[summary: An agent is "reflectively stable" in some regard if it only self-modifies (or constructs successors) to think similarly in that regard. For example, an agent with a utility function that only values paperclips will construct successors that only value paperclips, so having a paperclip utility function is "reflectively stable" (and [goals_reflectively_stable so are most other utility functions]). Contrast "reflectively consistent".]
An agent is "reflectively stable" in some regard, if having a choice of how to construct a successor agent or modify its own code, the agent will only construct a successor that thinks similarly in that regard.

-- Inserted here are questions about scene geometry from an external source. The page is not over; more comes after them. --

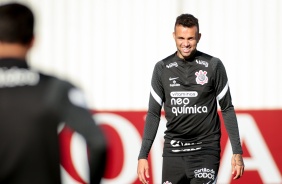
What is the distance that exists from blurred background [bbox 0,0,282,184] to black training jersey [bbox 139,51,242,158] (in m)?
3.38

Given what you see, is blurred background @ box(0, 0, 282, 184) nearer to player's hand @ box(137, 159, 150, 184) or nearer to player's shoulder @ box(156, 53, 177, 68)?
player's shoulder @ box(156, 53, 177, 68)

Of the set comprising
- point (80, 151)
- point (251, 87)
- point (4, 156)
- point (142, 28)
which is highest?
point (4, 156)

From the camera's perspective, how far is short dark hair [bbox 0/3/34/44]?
3176mm

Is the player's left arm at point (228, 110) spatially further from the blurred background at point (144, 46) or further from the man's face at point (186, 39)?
the blurred background at point (144, 46)

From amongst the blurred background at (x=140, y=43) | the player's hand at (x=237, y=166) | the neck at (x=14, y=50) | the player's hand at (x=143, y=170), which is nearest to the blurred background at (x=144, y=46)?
the blurred background at (x=140, y=43)

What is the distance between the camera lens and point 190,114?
692cm

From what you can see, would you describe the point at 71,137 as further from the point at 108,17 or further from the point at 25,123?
the point at 25,123

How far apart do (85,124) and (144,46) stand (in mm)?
7496

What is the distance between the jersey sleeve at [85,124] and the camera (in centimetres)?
315

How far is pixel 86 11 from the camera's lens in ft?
35.2

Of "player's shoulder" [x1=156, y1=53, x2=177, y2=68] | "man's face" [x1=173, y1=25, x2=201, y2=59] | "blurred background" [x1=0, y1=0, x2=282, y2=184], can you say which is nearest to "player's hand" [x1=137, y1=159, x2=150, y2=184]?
"player's shoulder" [x1=156, y1=53, x2=177, y2=68]

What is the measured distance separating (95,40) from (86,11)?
378 millimetres

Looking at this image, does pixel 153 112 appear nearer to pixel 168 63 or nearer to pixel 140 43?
pixel 168 63

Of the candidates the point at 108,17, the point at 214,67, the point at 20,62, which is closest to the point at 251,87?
the point at 108,17
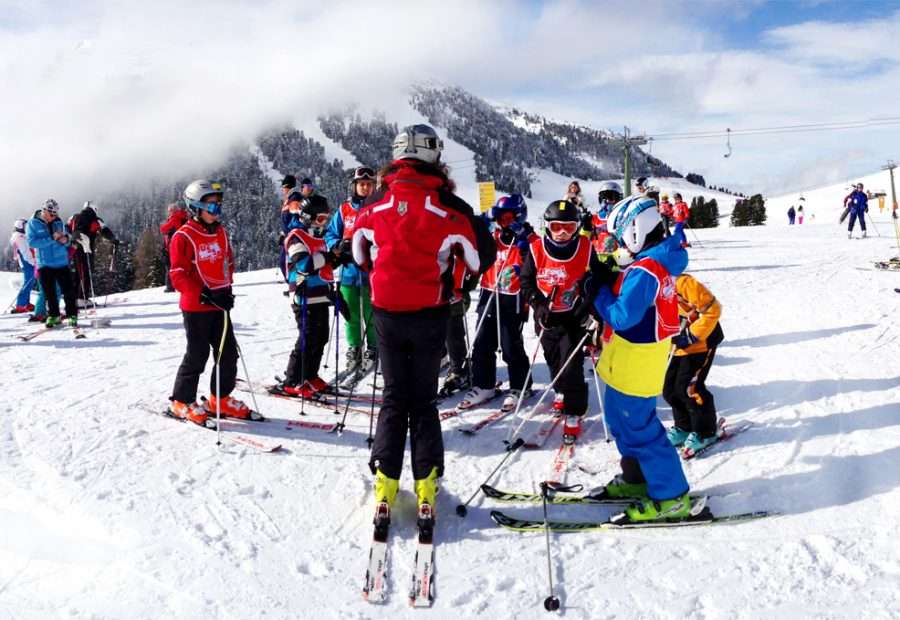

- In tiling agent theory, an [ expected utility satisficer] is reflectively consistent, since it will approve of building another EU satisficer, but an EU satisficer is not reflectively stable, since it may also approve of building an expected utility maximizer (it expects the consequences of building the maximizer to satisfice).
- Having a utility function that only weighs paperclips is "reflectively stable" because paperclip maximizers only try to build other paperclip maximizers.
If, thinking the way you currently do (in some regard), it seems unacceptable to not think that way (in that regard), then you are reflectively stable (in that regard).
[todo: untangle possible confusion about reflective stability not being "good" and wanting reflectively unstable agents because it seems bad to them if a paperclip maximizer stays a paperclip maximizer, or they imagine causal decision theorists building something incrementally saner than casual decision theorists.]